Task prompt
Print the data that follows exactly, leaving nothing out.

Records supplied
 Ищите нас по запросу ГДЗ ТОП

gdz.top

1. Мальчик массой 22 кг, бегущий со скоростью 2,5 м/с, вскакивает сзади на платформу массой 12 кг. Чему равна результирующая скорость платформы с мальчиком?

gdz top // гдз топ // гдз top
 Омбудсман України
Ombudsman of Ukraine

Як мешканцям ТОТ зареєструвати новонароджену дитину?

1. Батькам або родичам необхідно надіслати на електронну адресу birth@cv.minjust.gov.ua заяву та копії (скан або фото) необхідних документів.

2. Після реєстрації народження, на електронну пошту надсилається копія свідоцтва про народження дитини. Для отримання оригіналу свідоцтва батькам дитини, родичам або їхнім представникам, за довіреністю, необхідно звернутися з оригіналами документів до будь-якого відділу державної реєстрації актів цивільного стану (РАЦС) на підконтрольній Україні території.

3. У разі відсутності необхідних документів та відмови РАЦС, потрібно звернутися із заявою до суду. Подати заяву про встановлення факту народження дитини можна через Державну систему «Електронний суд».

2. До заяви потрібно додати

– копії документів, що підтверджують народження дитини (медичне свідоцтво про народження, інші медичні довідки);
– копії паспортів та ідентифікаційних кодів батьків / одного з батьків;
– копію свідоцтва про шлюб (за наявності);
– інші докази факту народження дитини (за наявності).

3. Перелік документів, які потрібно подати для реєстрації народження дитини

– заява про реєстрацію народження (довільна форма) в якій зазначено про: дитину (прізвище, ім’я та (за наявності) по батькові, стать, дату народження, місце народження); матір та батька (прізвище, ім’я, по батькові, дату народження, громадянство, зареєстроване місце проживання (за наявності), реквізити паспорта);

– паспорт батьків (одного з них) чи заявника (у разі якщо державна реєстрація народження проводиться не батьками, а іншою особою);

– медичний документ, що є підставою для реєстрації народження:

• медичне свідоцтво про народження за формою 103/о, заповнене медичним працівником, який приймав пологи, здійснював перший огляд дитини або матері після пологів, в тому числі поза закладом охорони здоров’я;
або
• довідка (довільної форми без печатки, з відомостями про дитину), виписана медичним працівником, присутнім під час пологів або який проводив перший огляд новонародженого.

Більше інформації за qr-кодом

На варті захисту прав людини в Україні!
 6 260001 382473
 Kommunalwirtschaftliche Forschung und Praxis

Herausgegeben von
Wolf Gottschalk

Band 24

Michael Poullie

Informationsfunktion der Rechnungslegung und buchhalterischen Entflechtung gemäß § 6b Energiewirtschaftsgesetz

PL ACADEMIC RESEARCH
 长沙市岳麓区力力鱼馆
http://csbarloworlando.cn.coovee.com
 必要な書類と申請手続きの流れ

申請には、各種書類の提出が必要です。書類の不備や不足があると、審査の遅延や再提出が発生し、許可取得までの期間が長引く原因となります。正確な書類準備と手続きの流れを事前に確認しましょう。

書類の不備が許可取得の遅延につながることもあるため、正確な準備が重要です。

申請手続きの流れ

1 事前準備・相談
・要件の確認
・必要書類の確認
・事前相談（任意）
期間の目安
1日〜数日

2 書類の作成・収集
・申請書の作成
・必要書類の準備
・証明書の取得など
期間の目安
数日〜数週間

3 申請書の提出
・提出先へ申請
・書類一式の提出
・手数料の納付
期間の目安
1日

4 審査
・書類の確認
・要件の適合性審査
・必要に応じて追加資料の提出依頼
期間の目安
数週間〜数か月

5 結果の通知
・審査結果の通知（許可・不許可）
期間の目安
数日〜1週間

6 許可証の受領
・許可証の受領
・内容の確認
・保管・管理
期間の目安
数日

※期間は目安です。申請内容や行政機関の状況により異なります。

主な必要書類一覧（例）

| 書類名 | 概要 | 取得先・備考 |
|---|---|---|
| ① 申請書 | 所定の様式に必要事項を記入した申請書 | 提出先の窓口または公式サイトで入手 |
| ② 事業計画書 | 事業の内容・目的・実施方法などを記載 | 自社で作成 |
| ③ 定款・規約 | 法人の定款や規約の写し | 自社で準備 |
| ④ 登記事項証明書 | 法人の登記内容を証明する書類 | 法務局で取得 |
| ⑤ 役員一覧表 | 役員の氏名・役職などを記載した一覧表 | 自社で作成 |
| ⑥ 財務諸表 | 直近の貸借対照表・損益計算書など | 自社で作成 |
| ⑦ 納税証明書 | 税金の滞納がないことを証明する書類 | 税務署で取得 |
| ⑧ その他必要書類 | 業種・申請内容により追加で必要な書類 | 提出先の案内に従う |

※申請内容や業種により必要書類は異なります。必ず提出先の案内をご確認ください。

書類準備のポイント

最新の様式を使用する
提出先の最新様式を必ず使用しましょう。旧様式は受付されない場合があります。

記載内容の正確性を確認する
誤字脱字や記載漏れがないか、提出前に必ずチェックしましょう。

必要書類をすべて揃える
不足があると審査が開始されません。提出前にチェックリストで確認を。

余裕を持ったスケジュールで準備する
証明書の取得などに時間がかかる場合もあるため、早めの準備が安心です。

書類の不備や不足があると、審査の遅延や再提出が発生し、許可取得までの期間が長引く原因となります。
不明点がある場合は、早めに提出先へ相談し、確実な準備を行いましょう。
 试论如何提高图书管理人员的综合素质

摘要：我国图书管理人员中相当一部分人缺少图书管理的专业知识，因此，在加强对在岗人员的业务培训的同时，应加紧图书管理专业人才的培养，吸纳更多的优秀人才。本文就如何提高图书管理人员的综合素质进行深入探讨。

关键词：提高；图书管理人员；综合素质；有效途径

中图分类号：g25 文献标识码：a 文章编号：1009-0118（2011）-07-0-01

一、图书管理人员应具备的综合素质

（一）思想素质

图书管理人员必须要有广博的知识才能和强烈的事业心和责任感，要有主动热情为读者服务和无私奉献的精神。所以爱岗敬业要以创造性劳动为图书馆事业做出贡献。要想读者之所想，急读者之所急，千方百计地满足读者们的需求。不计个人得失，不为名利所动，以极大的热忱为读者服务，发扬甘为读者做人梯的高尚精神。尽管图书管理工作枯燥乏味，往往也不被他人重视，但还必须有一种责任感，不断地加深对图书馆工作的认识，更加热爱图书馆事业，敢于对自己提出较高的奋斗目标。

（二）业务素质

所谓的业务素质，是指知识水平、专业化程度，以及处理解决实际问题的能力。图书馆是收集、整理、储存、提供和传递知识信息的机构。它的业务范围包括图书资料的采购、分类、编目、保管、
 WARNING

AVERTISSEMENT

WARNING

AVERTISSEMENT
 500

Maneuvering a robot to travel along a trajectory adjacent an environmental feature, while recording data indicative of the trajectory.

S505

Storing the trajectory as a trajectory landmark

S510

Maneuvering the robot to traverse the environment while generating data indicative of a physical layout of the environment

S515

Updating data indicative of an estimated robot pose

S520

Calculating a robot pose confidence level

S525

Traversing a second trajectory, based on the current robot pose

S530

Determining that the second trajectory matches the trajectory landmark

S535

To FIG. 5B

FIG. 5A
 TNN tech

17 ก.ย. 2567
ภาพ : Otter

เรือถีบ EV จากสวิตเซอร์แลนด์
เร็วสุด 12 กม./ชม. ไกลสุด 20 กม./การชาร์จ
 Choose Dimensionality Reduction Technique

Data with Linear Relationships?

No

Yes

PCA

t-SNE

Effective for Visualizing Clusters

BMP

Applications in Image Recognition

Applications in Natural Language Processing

Answer to this task
 Ищите нас по запросу ГДЗ ТОП

gdz.top

1. Мальчик массой 22 кг, бегущий со скоростью 2,5 м/с, вскакивает сзади на платформу массой 12 кг. Чему равна результирующая скорость платформы с мальчиком?

gdz top // гдз топ // гдз top
 Омбудсман України
Ombudsman of Ukraine

Як мешканцям ТОТ зареєструвати новонароджену дитину?

1. Батькам або родичам необхідно надіслати на електронну адресу birth@cv.minjust.gov.ua заяву та копії (скан або фото) необхідних документів.

2. Після реєстрації народження, на електронну пошту надсилається копія свідоцтва про народження дитини. Для отримання оригіналу свідоцтва батькам дитини, родичам або їхнім представникам, за довіреністю, необхідно звернутися з оригіналами документів до будь-якого відділу державної реєстрації актів цивільного стану (РАЦС) на підконтрольній Україні території.

3. У разі відсутності необхідних документів та відмови РАЦС, потрібно звернутися із заявою до суду. Подати заяву про встановлення факту народження дитини можна через Державну систему «Електронний суд».

2. До заяви потрібно додати

– копії документів, що підтверджують народження дитини (медичне свідоцтво про народження, інші медичні довідки);
– копії паспортів та ідентифікаційних кодів батьків / одного з батьків;
– копію свідоцтва про шлюб (за наявності);
– інші докази факту народження дитини (за наявності).

3. Перелік документів, які потрібно подати для реєстрації народження дитини

– заява про реєстрацію народження (довільна форма) в якій зазначено про: дитину (прізвище, ім’я та (за наявності) по батькові, стать, дату народження, місце народження); матір та батька (прізвище, ім’я, по батькові, дату народження, громадянство, зареєстроване місце проживання (за наявності), реквізити паспорта);

– паспорт батьків (одного з них) чи заявника (у разі якщо державна реєстрація народження проводиться не батьками, а іншою особою);

– медичний документ, що є підставою для реєстрації народження:

• медичне свідоцтво про народження за формою 103/о, заповнене медичним працівником, який приймав пологи, здійснював перший огляд дитини або матері після пологів, в тому числі поза закладом охорони здоров’я;
або
• довідка (довільної форми без печатки, з відомостями про дитину), виписана медичним працівником, присутнім під час пологів або який проводив перший огляд новонародженого.

Більше інформації за qr-кодом

На варті захисту прав людини в Україні!
 6 260001 382473
 Kommunalwirtschaftliche Forschung und Praxis

Herausgegeben von
Wolf Gottschalk

Band 24

Michael Poullie

Informationsfunktion der Rechnungslegung und buchhalterischen Entflechtung gemäß § 6b Energiewirtschaftsgesetz

PL ACADEMIC RESEARCH
 长沙市岳麓区力力鱼馆
http://csbarloworlando.cn.coovee.com
 必要な書類と申請手続きの流れ

申請には、各種書類の提出が必要です。書類の不備や不足があると、審査の遅延や再提出が発生し、許可取得までの期間が長引く原因となります。正確な書類準備と手続きの流れを事前に確認しましょう。

書類の不備が許可取得の遅延につながることもあるため、正確な準備が重要です。

申請手続きの流れ

1 事前準備・相談
・要件の確認
・必要書類の確認
・事前相談（任意）
期間の目安
1日〜数日

2 書類の作成・収集
・申請書の作成
・必要書類の準備
・証明書の取得など
期間の目安
数日〜数週間

3 申請書の提出
・提出先へ申請
・書類一式の提出
・手数料の納付
期間の目安
1日

4 審査
・書類の確認
・要件の適合性審査
・必要に応じて追加資料の提出依頼
期間の目安
数週間〜数か月

5 結果の通知
・審査結果の通知（許可・不許可）
期間の目安
数日〜1週間

6 許可証の受領
・許可証の受領
・内容の確認
・保管・管理
期間の目安
数日

※期間は目安です。申請内容や行政機関の状況により異なります。

主な必要書類一覧（例）

| 書類名 | 概要 | 取得先・備考 |
|---|---|---|
| ① 申請書 | 所定の様式に必要事項を記入した申請書 | 提出先の窓口または公式サイトで入手 |
| ② 事業計画書 | 事業の内容・目的・実施方法などを記載 | 自社で作成 |
| ③ 定款・規約 | 法人の定款や規約の写し | 自社で準備 |
| ④ 登記事項証明書 | 法人の登記内容を証明する書類 | 法務局で取得 |
| ⑤ 役員一覧表 | 役員の氏名・役職などを記載した一覧表 | 自社で作成 |
| ⑥ 財務諸表 | 直近の貸借対照表・損益計算書など | 自社で作成 |
| ⑦ 納税証明書 | 税金の滞納がないことを証明する書類 | 税務署で取得 |
| ⑧ その他必要書類 | 業種・申請内容により追加で必要な書類 | 提出先の案内に従う |

※申請内容や業種により必要書類は異なります。必ず提出先の案内をご確認ください。

書類準備のポイント

最新の様式を使用する
提出先の最新様式を必ず使用しましょう。旧様式は受付されない場合があります。

記載内容の正確性を確認する
誤字脱字や記載漏れがないか、提出前に必ずチェックしましょう。

必要書類をすべて揃える
不足があると審査が開始されません。提出前にチェックリストで確認を。

余裕を持ったスケジュールで準備する
証明書の取得などに時間がかかる場合もあるため、早めの準備が安心です。

書類の不備や不足があると、審査の遅延や再提出が発生し、許可取得までの期間が長引く原因となります。
不明点がある場合は、早めに提出先へ相談し、確実な準備を行いましょう。
 试论如何提高图书管理人员的综合素质

摘要：我国图书管理人员中相当一部分人缺少图书管理的专业知识，因此，在加强对在岗人员的业务培训的同时，应加紧图书管理专业人才的培养，吸纳更多的优秀人才。本文就如何提高图书管理人员的综合素质进行深入探讨。

关键词：提高；图书管理人员；综合素质；有效途径

中图分类号：g25 文献标识码：a 文章编号：1009-0118（2011）-07-0-01

一、图书管理人员应具备的综合素质

（一）思想素质

图书管理人员必须要有广博的知识才能和强烈的事业心和责任感，要有主动热情为读者服务和无私奉献的精神。所以爱岗敬业要以创造性劳动为图书馆事业做出贡献。要想读者之所想，急读者之所急，千方百计地满足读者们的需求。不计个人得失，不为名利所动，以极大的热忱为读者服务，发扬甘为读者做人梯的高尚精神。尽管图书管理工作枯燥乏味，往往也不被他人重视，但还必须有一种责任感，不断地加深对图书馆工作的认识，更加热爱图书馆事业，敢于对自己提出较高的奋斗目标。

（二）业务素质

所谓的业务素质，是指知识水平、专业化程度，以及处理解决实际问题的能力。图书馆是收集、整理、储存、提供和传递知识信息的机构。它的业务范围包括图书资料的采购、分类、编目、保管、
 WARNING

AVERTISSEMENT

WARNING

AVERTISSEMENT
 500

Maneuvering a robot to travel along a trajectory adjacent an environmental feature, while recording data indicative of the trajectory.

S505

Storing the trajectory as a trajectory landmark

S510

Maneuvering the robot to traverse the environment while generating data indicative of a physical layout of the environment

S515

Updating data indicative of an estimated robot pose

S520

Calculating a robot pose confidence level

S525

Traversing a second trajectory, based on the current robot pose

S530

Determining that the second trajectory matches the trajectory landmark

S535

To FIG. 5B

FIG. 5A
 TNN tech

17 ก.ย. 2567
ภาพ : Otter

เรือถีบ EV จากสวิตเซอร์แลนด์
เร็วสุด 12 กม./ชม. ไกลสุด 20 กม./การชาร์จ
 Choose Dimensionality Reduction Technique

Data with Linear Relationships?

No

Yes

PCA

t-SNE

Effective for Visualizing Clusters

BMP

Applications in Image Recognition

Applications in Natural Language Processing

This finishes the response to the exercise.